Exercise brief:
Leave every picture out, and print the full listing again exactly.

Given records:
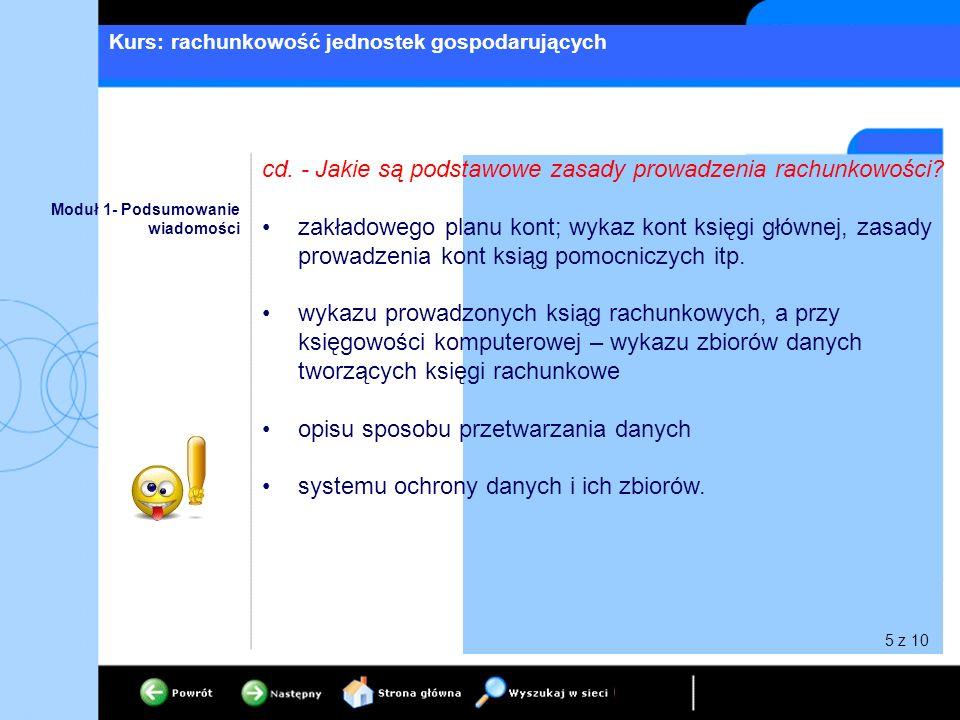 cd. - Jakie są podstawowe zasady prowadzenia rachunkowości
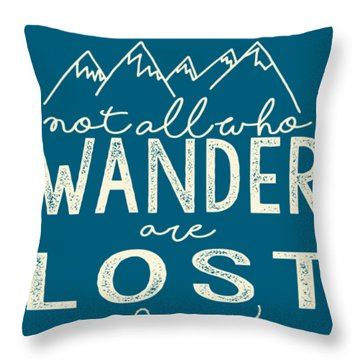 Not All Who Wander Throw Pillow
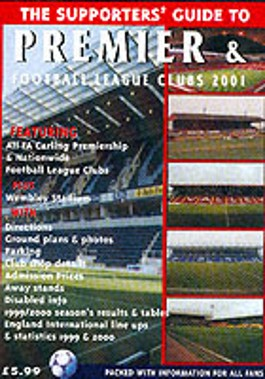 The Supporters' Guide to Premier and Football League Clubs 2001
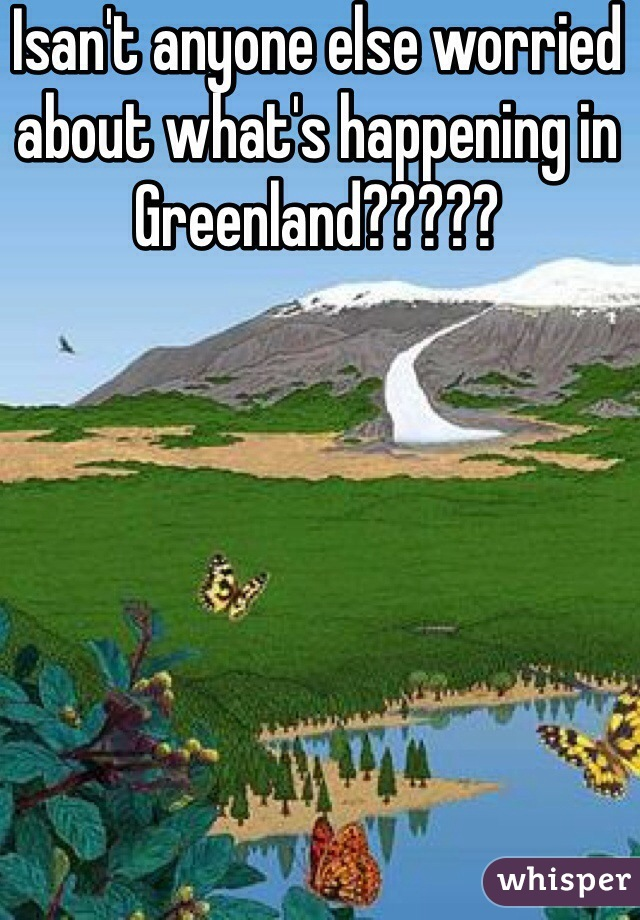 Isan't anyone else worried about what's happening in Greenland?????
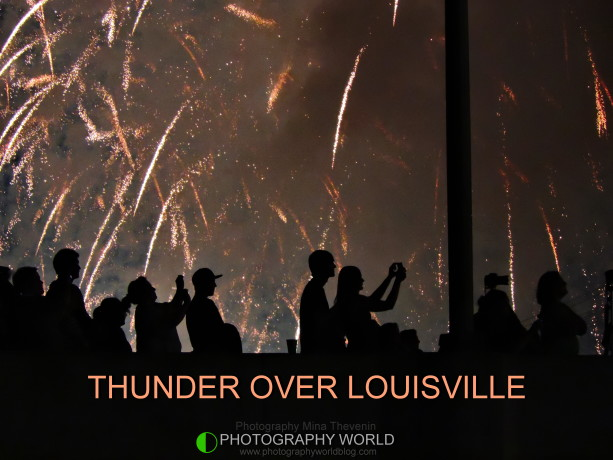 © THUNDER OVER LOUISVILLE for Photography World @ photographyworld.org. Photograph by Mina Thevenin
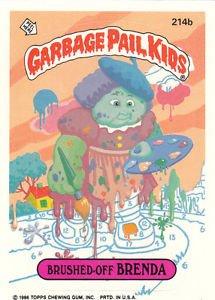"""1986 GARBAGE PAIL KIDS ORIGINAL 6TH SERIES """"BRUSHED-OFF BRENDA"""" #214b  NM"""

Answer to this exercise:
 cd. - Jakie są podstawowe zasady prowadzenia rachunkowości
 Not All Who Wander Throw Pillow
 The Supporters' Guide to Premier and Football League Clubs 2001
 Isan't anyone else worried about what's happening in Greenland?????
 © THUNDER OVER LOUISVILLE for Photography World @ photographyworld.org. Photograph by Mina Thevenin
"""1986 GARBAGE PAIL KIDS ORIGINAL 6TH SERIES """"BRUSHED-OFF BRENDA"""" #214b  NM"""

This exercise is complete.